━━━ Input material
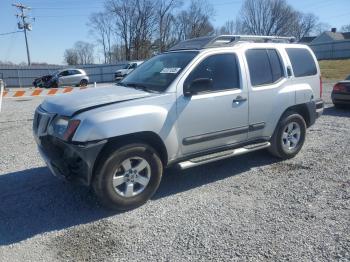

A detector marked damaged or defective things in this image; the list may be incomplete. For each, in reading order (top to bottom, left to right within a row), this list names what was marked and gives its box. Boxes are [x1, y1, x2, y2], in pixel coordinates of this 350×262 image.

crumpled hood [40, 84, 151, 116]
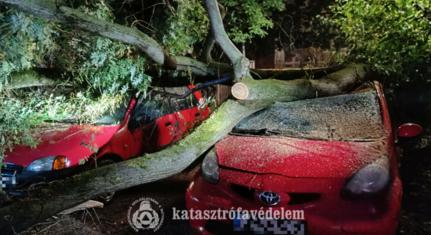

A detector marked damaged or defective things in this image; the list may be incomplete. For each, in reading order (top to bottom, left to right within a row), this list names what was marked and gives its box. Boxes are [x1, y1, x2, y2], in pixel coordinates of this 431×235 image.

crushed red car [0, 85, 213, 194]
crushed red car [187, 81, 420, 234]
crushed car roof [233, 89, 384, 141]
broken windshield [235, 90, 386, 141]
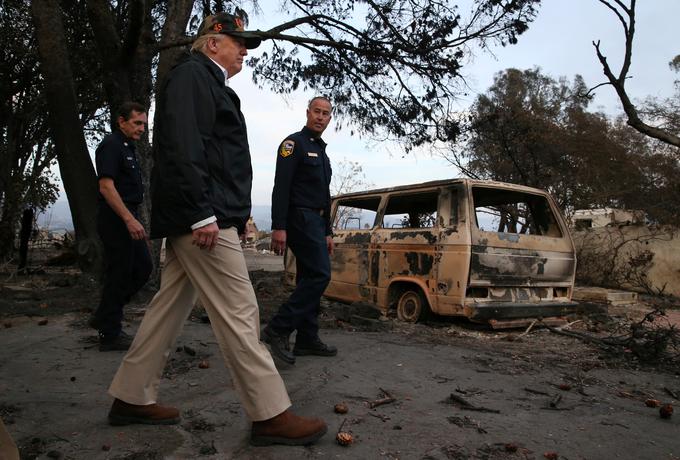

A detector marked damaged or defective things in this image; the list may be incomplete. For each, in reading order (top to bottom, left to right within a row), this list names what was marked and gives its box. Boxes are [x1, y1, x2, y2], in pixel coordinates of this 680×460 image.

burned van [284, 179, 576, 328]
━━━━━━
━━━ Input material
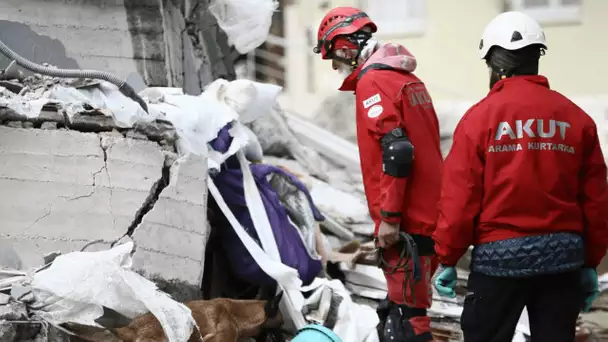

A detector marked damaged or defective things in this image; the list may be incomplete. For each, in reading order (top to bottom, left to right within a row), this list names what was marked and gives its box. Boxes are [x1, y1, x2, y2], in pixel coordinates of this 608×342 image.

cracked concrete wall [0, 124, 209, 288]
━━━━━━
━━━ Input material
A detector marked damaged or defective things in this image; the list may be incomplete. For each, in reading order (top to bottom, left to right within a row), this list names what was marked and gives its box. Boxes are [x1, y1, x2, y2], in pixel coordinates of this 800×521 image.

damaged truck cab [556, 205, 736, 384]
━━━━━━
Set task: Lay out as a numbered list, leaving out blank lines, the lines between the one holding "this 800×521 image." and the one holding "damaged truck cab [556, 205, 736, 384]", inclusive.

Response to the task:
1. A detector marked damaged or defective things in this image; the list may be incomplete. For each, in reading order (top to bottom, left to right within a row), this list names what was marked and gives its box. Boxes are [x1, y1, x2, y2], in pixel coordinates of this 800×521 image.
2. damaged truck cab [556, 205, 736, 384]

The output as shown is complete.